The team found that when offspring BMI was used instead of the parent's own BMI, the apparent harmful effects of low BMI were reduced and the harmful effects of high BMI were greater than those found in the conventional analyses. Importantly, the results suggest that previous studies have underestimated the harmful effects of being overweight.
The current advice from doctors to maintain a BMI of between 18.5 and 25 is supported by this study, and the widely reported suggestion that being overweight may be healthy is shown to be incorrect.
Dr David Carslake, the study's lead author and Senior Research Associate from the MRC Integrative Epidemiology Unit (IEU) at the University of Bristol, said: "An alarming increase in obesity levels across the world which have risen from 105 million in 1975 to 641 million in 2014, according to a recent Lancet study, create concern about the implications for public health.

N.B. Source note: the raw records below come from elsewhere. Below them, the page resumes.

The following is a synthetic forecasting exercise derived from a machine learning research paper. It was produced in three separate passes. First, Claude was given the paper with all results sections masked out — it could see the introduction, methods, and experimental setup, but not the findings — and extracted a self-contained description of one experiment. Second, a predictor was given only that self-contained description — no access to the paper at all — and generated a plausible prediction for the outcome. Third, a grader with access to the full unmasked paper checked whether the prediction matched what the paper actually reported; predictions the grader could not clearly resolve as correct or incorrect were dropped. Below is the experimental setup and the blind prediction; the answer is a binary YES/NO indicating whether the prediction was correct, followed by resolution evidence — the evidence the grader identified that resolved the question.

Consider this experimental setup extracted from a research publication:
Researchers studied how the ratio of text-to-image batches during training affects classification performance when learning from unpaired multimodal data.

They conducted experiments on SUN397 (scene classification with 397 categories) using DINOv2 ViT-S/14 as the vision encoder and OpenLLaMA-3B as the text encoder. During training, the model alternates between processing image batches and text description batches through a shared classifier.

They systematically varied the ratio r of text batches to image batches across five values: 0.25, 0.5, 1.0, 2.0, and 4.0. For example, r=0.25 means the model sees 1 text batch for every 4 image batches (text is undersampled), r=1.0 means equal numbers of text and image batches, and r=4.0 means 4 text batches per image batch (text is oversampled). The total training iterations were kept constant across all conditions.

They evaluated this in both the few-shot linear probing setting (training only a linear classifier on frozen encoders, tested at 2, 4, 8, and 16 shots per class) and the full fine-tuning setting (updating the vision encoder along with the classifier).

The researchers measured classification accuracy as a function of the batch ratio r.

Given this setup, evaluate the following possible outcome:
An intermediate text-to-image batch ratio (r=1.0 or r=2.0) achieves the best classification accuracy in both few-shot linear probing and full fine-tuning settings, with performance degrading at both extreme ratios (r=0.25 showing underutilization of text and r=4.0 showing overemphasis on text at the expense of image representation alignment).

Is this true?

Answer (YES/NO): NO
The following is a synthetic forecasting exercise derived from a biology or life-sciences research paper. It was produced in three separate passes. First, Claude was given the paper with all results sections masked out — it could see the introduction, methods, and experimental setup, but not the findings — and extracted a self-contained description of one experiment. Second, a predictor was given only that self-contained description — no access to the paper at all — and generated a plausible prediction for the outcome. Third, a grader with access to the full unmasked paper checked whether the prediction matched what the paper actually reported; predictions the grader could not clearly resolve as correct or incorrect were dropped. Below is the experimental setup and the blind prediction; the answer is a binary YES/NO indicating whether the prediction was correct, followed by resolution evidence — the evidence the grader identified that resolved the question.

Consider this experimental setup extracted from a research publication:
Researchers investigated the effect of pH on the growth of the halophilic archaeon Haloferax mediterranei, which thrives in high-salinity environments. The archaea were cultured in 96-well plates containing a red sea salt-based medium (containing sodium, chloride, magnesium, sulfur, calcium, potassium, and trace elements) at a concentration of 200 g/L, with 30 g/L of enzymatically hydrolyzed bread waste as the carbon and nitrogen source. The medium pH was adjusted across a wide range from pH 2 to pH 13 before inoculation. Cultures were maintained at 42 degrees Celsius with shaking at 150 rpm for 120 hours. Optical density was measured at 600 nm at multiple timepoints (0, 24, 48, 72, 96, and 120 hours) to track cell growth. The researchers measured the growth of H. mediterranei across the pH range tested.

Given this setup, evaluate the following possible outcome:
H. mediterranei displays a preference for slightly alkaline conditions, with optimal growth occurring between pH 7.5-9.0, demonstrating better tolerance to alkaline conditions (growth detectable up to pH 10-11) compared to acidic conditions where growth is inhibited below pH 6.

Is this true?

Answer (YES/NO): NO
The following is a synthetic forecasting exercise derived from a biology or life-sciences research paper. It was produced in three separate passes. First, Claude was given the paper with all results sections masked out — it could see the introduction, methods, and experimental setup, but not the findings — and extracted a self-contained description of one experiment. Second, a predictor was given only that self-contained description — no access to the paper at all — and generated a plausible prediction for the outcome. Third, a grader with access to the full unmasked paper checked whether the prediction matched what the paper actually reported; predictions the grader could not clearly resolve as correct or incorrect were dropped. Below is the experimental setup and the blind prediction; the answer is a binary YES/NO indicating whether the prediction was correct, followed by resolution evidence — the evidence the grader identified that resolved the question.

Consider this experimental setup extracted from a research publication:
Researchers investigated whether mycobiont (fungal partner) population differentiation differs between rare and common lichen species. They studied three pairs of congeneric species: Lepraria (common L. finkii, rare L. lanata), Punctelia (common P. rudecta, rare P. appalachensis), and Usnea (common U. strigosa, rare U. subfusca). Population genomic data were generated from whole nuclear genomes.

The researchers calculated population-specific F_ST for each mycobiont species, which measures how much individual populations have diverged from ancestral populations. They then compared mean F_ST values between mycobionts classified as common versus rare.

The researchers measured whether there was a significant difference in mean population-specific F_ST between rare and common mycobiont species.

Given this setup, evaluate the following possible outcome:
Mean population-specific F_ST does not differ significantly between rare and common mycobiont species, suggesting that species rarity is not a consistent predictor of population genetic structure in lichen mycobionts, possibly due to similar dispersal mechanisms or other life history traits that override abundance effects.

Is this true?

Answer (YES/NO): YES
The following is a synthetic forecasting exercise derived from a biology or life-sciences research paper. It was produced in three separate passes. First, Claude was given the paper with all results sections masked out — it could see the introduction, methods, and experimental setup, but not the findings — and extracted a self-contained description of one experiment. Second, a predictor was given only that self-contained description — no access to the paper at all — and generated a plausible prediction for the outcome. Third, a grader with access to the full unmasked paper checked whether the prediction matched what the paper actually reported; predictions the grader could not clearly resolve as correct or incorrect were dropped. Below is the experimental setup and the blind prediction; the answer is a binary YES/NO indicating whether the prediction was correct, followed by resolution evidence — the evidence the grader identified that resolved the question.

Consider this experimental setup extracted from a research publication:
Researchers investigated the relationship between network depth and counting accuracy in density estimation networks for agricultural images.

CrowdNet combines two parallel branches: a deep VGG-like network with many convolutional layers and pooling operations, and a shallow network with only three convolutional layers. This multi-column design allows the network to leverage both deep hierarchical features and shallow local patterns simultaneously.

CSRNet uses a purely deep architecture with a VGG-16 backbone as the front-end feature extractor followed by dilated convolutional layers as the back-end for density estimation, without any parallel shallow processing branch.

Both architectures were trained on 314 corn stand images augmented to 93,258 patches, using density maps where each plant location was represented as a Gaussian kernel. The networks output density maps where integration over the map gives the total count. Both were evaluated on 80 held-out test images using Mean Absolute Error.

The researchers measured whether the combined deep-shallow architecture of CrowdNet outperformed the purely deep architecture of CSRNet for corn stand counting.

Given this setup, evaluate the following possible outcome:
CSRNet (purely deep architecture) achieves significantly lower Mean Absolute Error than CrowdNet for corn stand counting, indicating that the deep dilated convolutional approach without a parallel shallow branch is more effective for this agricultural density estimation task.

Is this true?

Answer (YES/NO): YES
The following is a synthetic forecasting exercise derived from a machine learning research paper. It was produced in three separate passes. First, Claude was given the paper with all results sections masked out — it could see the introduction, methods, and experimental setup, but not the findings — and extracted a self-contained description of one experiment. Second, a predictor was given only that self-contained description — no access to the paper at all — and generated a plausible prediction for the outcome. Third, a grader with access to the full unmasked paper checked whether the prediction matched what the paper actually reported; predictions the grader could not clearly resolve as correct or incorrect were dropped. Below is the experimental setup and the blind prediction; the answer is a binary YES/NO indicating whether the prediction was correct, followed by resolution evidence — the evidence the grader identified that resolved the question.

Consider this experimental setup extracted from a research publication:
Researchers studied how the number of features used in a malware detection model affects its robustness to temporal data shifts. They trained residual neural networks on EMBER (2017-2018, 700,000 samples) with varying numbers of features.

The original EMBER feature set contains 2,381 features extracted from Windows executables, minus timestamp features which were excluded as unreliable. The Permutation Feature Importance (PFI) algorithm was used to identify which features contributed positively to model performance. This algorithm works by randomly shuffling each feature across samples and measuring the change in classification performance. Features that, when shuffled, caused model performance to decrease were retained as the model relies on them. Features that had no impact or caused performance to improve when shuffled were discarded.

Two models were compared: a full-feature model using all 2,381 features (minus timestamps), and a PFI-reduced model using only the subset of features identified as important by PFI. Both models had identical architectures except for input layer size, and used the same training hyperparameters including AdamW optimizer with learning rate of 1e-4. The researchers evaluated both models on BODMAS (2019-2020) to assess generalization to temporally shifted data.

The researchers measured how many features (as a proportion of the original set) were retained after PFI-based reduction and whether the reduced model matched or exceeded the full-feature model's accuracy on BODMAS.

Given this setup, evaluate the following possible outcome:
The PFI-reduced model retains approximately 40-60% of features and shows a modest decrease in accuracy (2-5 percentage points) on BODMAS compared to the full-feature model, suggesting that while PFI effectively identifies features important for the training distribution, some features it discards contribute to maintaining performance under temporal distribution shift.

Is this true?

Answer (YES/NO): NO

"This study demonstrates that correlation is not causation and that when it comes to public health recommendations we need to be cautious interpreting data based on associations alone. We found that previous studies have underestimated the impact of being overweight on mortality and our findings support current advice to maintain a BMI of between 18.5 and 25."
Professor George Davey Smith, Director of the MRC IEU and Professor of Clinical Epidemiology at the University of Bristol, added: "We are used to seeing conflicting studies purporting to show that something is either good or bad for our health. These generally come from naïve observational studies, which can produce seriously misleading findings. More robust approaches for identifying the causal effects of factors influencing health, such as the methods applied in this study, are required if we are to make recommendations for public health based on reliable evidence."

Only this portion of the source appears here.